BACKGROUND Bladder cancer is the fourth most common cancer worldwide. Thyroid receptor-interacting protein 13 (TRIP13) is a member of the AAA+ ATPase family. The upregulation of TRIP13 has been shown to be involved in a few diseases, especially in cancers, but the expression and function of TRIP13 in bladder cancer is still elusive. MATERIAL AND METHODS In our study, the expression of TRIP13 was investigated with immunohistochemistry (IHC). The mRNAs of TRIP13 in bladder cancer and adjacent normal tissues were compared using quantitative real-time polymerase chain reaction (qRT-PCR) and IHC scores. The clinical value of TRIP13 was estimated by evaluating its correlation with other clinicopathological factors using the chi-square test. The prognostic significance of TRIP13 was evaluated using univariate and multivariate analyses. The effect of TRIP13 on proliferation and invasion was evaluated using function assays in vitro. RESULTS In the 139 samples of bladder cancer tissues, the patients with low and high expression of TRIP13 accounted for 64.03% and 35.97%, respectively. Moreover, the mRNA expression of TRIP13 in bladder cancer was significantly higher than in normal tissues. High expression of TRIP13 was remarkably correlated with T stage, metastasis, and poor prognosis. In addition, TRIP13 was demonstrated to promote the proliferation, invasion, and epithelial-mesenchymal transition (EMT) of bladder cancer. CONCLUSIONS TRIP13 is correlated with poor prognosis of bladder cancer by promoting proliferation, invasion, and EMT, indicating that TRIP13 may be a promising drug target in bladder cancer.

Background

Bladder cancer is the fourth most common cancer and the second most common urologic cancer type [1,2], accounting for about 5% of all new cancers in the United States in 2018 [3]. Approximately 70% of patients with bladder cancer present with non-muscle-invasive disease (NMIBC) with a good prognosis, and the 5-year survival rates are from 80% to 90%. The remaining 30% of patients are diagnosed in a muscle-invasive stage with less favorable prognosis, which may progress to metastatic stage, with a 5-year survival rates of 10% to 15% [4]. In the recent decades, great efforts have been made to improve the survival rates of bladder cancer patients, and great progress has been made. At present, the treatment options for muscle-invasive disease (MIBC) include radical resection followed by standard adjuvant therapy, including chemotherapy and radiotherapy [5]. Moreover, immune checkpoint inhibitors (CPIs) are routinely applied to patients with unresectable tumors [6]. However, most patients with NMIBC still eventually progress to MIBC; therefore, new drugs and novel biomarkers are urgently needed. Moreover, there is no effective biomarker for bladder cancer that can accurately predict patient prognosis and response to different treatments.
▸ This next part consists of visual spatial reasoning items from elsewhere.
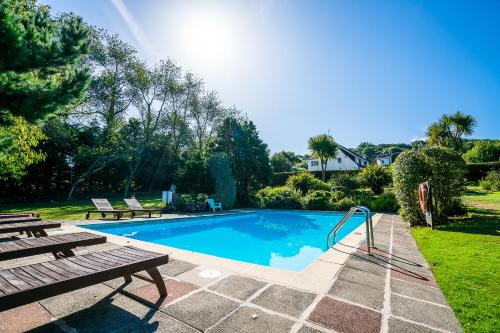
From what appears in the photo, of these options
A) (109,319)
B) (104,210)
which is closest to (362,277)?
(109,319)

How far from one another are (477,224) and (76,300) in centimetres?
1062

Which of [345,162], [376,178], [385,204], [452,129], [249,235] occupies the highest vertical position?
[452,129]

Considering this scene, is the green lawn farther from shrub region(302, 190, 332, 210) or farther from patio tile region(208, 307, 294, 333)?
patio tile region(208, 307, 294, 333)

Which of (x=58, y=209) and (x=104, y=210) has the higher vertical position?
(x=104, y=210)

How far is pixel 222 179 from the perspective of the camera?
52.9ft

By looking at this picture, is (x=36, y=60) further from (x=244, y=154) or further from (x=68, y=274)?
(x=244, y=154)

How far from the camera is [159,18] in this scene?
9625 millimetres

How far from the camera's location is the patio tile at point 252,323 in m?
2.40

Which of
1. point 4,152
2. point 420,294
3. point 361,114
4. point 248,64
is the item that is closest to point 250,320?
point 420,294

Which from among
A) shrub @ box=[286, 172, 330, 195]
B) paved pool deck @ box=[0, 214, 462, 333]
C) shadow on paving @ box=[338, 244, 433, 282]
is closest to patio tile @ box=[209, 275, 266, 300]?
paved pool deck @ box=[0, 214, 462, 333]

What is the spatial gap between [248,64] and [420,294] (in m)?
10.9

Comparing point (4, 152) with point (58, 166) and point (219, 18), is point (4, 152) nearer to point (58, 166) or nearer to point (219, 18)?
point (219, 18)

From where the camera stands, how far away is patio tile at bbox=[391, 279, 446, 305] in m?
3.17

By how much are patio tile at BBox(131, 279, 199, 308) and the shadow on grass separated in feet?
26.3
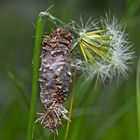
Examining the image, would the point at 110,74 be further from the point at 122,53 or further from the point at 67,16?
the point at 67,16

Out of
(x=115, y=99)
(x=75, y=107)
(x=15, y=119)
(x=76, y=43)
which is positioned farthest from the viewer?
(x=115, y=99)

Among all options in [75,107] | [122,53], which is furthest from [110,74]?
[75,107]

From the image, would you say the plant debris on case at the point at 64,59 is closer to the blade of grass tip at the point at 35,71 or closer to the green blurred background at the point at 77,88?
the blade of grass tip at the point at 35,71

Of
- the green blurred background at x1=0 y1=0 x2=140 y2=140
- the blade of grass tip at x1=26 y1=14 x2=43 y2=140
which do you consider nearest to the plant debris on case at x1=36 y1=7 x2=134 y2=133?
the blade of grass tip at x1=26 y1=14 x2=43 y2=140

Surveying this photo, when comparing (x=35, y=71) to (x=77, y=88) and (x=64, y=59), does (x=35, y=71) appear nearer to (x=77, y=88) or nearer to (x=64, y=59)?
(x=64, y=59)

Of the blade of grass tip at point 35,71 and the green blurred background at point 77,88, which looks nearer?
the blade of grass tip at point 35,71

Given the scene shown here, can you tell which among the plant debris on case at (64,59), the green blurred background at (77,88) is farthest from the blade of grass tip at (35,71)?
the green blurred background at (77,88)

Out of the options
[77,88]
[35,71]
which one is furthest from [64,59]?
[77,88]

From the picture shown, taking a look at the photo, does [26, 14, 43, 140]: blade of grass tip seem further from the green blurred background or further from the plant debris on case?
the green blurred background
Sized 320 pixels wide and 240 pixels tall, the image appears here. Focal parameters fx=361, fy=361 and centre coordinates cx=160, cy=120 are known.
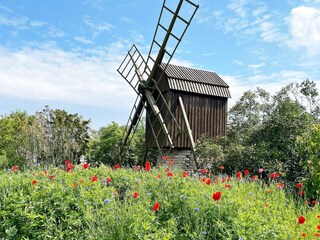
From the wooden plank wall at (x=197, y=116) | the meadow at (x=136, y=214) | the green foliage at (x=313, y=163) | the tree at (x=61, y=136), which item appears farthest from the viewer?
the tree at (x=61, y=136)

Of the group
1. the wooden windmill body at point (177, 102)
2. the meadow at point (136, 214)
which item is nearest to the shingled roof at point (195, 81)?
the wooden windmill body at point (177, 102)

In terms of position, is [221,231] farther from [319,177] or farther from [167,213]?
[319,177]

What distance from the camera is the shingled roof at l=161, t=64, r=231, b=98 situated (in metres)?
15.8

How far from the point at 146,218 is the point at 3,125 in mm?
19404

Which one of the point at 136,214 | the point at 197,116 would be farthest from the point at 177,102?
the point at 136,214

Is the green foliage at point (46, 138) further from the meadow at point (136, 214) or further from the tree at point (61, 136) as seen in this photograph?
the meadow at point (136, 214)

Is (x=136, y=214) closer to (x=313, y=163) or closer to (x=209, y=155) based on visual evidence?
(x=313, y=163)

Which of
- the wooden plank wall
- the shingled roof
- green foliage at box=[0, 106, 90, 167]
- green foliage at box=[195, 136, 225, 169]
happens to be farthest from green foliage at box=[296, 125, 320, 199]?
green foliage at box=[0, 106, 90, 167]

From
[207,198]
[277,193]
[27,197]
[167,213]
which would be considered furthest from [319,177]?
[27,197]

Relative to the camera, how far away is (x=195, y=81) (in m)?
16.4

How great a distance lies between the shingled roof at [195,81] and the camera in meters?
15.8

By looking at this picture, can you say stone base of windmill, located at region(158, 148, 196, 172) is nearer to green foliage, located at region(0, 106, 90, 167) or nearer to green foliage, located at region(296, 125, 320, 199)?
green foliage, located at region(0, 106, 90, 167)

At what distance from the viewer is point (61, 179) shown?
17.6 ft

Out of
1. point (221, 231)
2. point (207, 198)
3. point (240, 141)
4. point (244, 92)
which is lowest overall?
point (221, 231)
Thyroid receptor-interacting protein 13 (TRIP13) is a member of the AAA+ ATPase family, which is known for mechanical forces derived from ATP hydrolase reactions [7]. TRIP13 influences cells division and proliferation by playing a key role in chromosome recombination, spindle assembly checkpoint, chromosome synapsis, and chromosome structure development during meiosis [7, 8]. Upregulation of TRIP13 has been shown to be involved in certain diseases, especially in cancers. Previous studies reported that TRIP13 was associated with the progression or prognosis of several types of cancers, including hepatocellular carcinoma, colorectal cancer, and lung adenocarcinoma [9-11]. However, the expression and prognostic value of TRIP13 in bladder cancer have not been investigated until now.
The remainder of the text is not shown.